Salient points to note in the manifest file are:

  • An Egress endpoint with scheme ucx

  • A parameter networks for the networks that should be used by the pods

  • Having parameter for the configuration allows for the configuration to be set by the application developer during deployment time

  • A Memory based emptyDir volume named dshm that must be mounted at location /dev/shm in containers using UCX

  • A ucf.k8s.ucx-config component with name ucx-graph-config which can be used as a configuration file for the application using UCX with:

    • The configuration file contents must be set as a string on the data parameter of the component

    • A placeholder $egress.<egress-endpoint-name>.address (e.g. $egress.ucx-client.address in this case) must be used wherever the IP address of the UCX service is required

    • A placeholder {{ index .Values.egress "<egress-endpoint-name>" "port" }} (e.g. {{ index .Values.egress "ucx-client" "port" }} in this case) must be used wherever the port of the UCX service is required

  • Mount the configuration file to the application container (client-ucx-container here) by setting ucxConfig parameter with:

    • name set to name of ucf.k8s.ucx-config component (ucx-graph-config in this case)

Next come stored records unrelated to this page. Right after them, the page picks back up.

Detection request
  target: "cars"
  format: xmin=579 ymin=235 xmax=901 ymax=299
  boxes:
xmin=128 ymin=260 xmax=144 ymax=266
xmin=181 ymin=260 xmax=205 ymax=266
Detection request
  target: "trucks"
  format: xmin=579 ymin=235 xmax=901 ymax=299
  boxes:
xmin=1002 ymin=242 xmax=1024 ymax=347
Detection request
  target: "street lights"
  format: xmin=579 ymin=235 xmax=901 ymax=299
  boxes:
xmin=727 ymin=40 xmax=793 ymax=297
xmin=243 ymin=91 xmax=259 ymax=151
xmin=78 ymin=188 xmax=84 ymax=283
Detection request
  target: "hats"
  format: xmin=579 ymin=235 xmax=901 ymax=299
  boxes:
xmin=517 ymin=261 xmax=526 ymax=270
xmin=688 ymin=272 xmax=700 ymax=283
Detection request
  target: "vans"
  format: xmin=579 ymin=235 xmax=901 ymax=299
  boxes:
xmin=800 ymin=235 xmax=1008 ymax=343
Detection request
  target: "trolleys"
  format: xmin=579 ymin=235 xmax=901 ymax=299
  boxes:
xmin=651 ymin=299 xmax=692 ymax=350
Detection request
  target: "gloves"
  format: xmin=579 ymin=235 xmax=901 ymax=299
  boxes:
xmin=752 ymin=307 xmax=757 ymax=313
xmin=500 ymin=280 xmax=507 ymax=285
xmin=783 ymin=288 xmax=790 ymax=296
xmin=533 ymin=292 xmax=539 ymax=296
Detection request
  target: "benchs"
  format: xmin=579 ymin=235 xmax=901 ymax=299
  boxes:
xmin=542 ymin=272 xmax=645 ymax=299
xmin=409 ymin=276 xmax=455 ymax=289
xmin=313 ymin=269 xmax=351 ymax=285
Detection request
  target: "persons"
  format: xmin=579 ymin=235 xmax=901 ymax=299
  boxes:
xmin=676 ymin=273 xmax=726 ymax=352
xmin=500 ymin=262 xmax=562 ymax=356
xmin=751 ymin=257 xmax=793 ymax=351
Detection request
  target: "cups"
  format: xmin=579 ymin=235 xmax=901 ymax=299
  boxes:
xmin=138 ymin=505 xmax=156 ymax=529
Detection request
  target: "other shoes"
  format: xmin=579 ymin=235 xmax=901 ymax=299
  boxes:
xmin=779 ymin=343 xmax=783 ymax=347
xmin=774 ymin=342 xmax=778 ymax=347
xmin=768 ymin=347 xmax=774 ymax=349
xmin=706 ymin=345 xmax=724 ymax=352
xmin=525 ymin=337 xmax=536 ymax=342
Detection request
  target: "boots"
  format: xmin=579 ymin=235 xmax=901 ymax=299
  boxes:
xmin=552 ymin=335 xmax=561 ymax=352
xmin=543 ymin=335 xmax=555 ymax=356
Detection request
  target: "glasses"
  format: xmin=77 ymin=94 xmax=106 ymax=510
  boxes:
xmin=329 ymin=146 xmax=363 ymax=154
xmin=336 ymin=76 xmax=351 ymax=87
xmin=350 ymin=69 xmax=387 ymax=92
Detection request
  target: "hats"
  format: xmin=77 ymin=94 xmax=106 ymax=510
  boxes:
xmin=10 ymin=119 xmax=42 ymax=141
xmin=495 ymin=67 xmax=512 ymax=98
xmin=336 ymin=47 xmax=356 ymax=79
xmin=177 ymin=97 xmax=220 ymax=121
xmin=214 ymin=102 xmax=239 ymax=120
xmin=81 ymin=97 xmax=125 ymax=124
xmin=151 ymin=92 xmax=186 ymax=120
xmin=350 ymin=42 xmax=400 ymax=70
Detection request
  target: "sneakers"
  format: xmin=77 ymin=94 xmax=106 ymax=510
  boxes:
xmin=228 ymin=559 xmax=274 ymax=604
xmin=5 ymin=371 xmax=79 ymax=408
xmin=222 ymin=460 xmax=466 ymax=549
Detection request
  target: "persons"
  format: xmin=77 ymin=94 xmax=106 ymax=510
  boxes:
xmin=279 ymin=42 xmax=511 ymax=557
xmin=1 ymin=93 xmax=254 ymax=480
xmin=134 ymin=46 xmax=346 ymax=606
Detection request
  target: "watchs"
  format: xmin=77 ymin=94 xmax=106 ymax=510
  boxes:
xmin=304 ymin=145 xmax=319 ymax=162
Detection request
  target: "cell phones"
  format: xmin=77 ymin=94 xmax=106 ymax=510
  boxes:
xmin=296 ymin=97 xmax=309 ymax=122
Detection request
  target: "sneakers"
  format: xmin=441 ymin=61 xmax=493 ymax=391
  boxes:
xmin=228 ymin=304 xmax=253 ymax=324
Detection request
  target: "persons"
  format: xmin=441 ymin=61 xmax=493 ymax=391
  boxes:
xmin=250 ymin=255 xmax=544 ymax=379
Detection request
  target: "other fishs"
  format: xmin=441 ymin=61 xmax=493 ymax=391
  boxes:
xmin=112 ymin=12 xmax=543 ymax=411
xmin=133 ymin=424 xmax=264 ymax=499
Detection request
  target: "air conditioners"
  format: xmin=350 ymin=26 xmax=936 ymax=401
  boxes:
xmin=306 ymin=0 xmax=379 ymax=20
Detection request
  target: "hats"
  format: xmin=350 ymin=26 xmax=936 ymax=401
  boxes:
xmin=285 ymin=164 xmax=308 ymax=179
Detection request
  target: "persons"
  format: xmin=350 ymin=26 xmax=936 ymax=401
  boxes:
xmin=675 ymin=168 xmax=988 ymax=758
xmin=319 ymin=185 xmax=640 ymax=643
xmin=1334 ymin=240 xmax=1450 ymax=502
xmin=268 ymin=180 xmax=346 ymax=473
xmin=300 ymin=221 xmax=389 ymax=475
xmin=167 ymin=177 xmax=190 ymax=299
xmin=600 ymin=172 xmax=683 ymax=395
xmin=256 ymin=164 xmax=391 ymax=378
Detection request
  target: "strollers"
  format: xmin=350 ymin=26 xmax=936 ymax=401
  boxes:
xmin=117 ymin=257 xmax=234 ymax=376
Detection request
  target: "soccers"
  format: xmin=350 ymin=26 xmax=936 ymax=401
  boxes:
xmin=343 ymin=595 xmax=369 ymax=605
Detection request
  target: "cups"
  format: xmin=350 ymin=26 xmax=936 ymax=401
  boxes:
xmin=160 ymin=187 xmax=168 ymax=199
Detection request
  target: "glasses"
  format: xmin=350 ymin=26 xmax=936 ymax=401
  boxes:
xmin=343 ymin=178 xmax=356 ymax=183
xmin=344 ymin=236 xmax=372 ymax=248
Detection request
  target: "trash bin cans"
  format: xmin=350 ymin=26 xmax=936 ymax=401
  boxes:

    • mountPath set to the path where the configuration file should be mounted

  • A podAnnotations component with the annotation k8s.v1.cni.cncf.io/networks set to the parameter $params.networks

Adding and connecting microservices with UCX endpoints in UCF application

Microservices with UCX endpoints can be added and connected similar to microservices with other endpoint types.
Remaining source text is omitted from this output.